# Was kann man im Zimmer noch einbauen?



## PhoenixEX (23. September 2014)

Hallo,

ich habe mir neulich meinen Gamer PC geholt
Und auch ne coole Tastatur und Maus mit Beleuchtung
Meine Frage:

Gibt es evntuell noch ein paar Sachen, die man in seinen Zimmer einbauen kann?
Sprich, wie kann ich in einen Gamer Zimmer alles einbauen?
Sowas wie Belichtung etc..., damit es im Zimmer noch "krasser" aussehen würde
Bin auch verschiedene Kommentare gespannt
Danke


----------



## Thallassa (23. September 2014)

Einen Altar, um Jungfrauen drauf zu opfern - kann man auch super ausleuchten


----------



## shadie (23. September 2014)

Thallassa schrieb:


> Einen Altar, um Jungfrauen drauf zu opfern - kann man auch super ausleuchten


 


Kannst dir wenn du auf bunt stehst noch RGB LED Bänder unter das Bett oder hinter deinen PC Monitor oder Fernsehr kleben


----------



## hodenbussard (23. September 2014)

Rohdaten –
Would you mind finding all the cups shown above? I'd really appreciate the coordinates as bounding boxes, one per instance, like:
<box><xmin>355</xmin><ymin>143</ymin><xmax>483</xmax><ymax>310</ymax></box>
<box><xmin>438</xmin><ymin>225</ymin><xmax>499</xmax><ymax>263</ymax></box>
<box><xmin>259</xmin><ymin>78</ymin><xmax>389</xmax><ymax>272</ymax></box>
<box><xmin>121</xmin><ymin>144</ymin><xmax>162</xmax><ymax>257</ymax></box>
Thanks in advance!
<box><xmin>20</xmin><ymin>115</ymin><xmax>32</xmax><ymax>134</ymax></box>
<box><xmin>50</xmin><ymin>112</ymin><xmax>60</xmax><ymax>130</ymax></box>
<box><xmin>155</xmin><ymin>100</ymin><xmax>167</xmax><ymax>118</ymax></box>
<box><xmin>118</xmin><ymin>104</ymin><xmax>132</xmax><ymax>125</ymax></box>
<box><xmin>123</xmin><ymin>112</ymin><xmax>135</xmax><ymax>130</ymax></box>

Ziel –
Setze den Forumsthread zur Ausstattung eines Gamer-Zimmers im Anschluss an seine letzte Zeile fort.

Deine Antwort –
Thallassa schrieb:


> Einen Altar, um Jungfrauen drauf zu opfern - kann man auch super ausleuchten



Da plädiere ich auch für


----------



## goern (23. September 2014)

Da gibt's unzählige Sachen.
LED Stripes, Cubes die die Farbe wechseln (gibt es in klein- Hockergröße) etc.


----------



## ebastler (23. September 2014)

Thallassa schrieb:


> Einen Altar, um Jungfrauen drauf zu opfern - kann man auch super ausleuchten


Da macht man doch andere Sachen, mit denen... Macht mehr Spaß als sich mit Satan und der Mordkommission rumzuschlagen 

Zum Thema: was ich auch vorhab sind RGB Stripes hinter Bett und Schreibtisch. Gutes Stimmungslicht beim Zocken, Fernsehschauen, oder bei artgerechtem Umgang mit den oben erwähnten Jungfrauen 

(Sorry, konnte es mir nicht verkneifen^^)


----------



## MatzeRRR (23. September 2014)

Fernseher/Monitor mit ner Wandhalterung befestigen. Da dann RGB LEDs hinter.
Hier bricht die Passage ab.